Fog ransomware group claims a major data theft from radiology firm UDMI's systems

The Fog ransomware group said it hacked into the internal network of radiology practice University Diagnostic Medical Imaging and stole the personal information of more than 138,000 individuals.

 

Headquartered in Bronx, New York, University Diagnostic Medical Imaging is a radiology practice specialising in advanced diagnostic imaging services. It offers a comprehensive range of imaging modalities, including MRI, CT scans, ultrasound, and more.

 

In a data security incident notice published on its website, UDMI said that on November 26, it identified unusual activity in its internal network.

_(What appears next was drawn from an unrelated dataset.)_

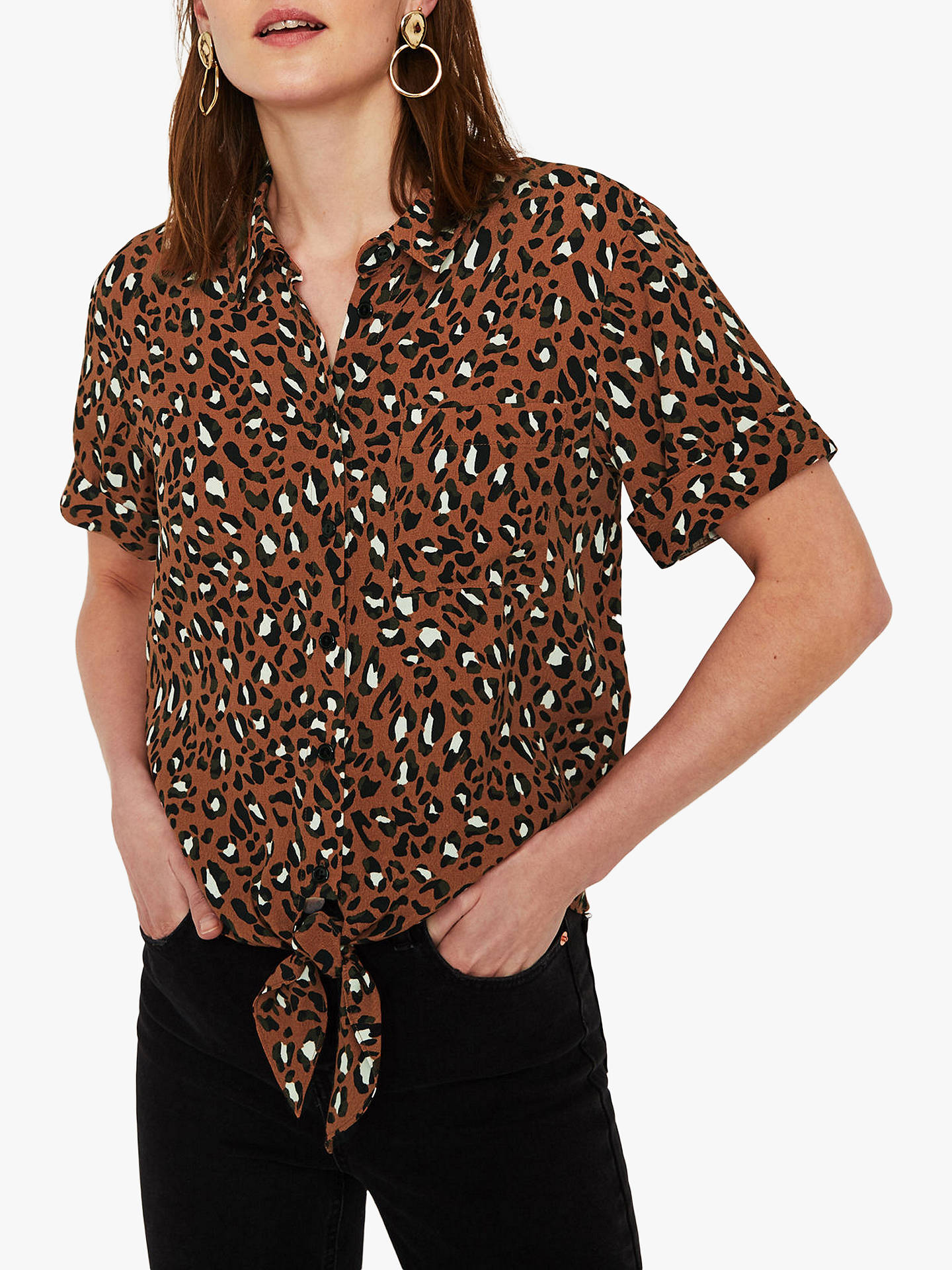 1248d8b35e40 Buy Warehouse Animal Print Tie Front Shirt, Tan, 6 Online at johnlewis.com  ...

The radiology practice immediately launched an investigation, with assistance from external cyber security experts, to determine the nature and scope of the incident.

 

“The investigation determined that certain UDMI information was accessed without authorisation for a limited amount of time on November 26, 2024. Therefore, UDMI initiated a comprehensive review to determine the information and individuals potentially impacted,” it said.

 

The compromised data included names, addresses, dates of birth, referring physician, medical treatment and diagnosis information. In a filing with the U.S. Department of Health and Human Services Office for Civil Rights, UDMI said it has identified at least 138,080 individuals who were impacted by the cyber security incident.

 

“In response to this incident, we worked with third-party specialists to investigate and implement additional security precautions. We also notified law enforcement, and we are reviewing our policies and procedures related to data protection,” the radiology practice added.

 

While UDMI found no evidence of the compromise data being misused, it has advised all affected individuals to regularly monitor their credit reports, account and benefit statements and report any suspicious activity to law enforcement authorities, including the police and state attorney general. 

 

Recently, a relatively new ransomware group going by the name Fog ransomware claimed responsibility for the cyber attack on UDMI and listed it as a victim on its data leak site. The group claimed to be in possession of 28.1GB of sensitive patient data that includes customer contacts, healthcare documents and more.

 

 

According to cyber security company Darktrace, Fog ransomware first emerged in May 2024 and has primarily exploited compromised virtual private network credentials to access the networks of educational institutions in the United States.

 

Though researchers have not linked the group to a nation-state, they say the group uses sophisticated techniques to run covert operations, such as disabling Windows Defender and multiple processes and services and using Advanced Port Scanner, LOLBins, SharpShares and SoftPerfect Network Scanner to collect data from compromised systems.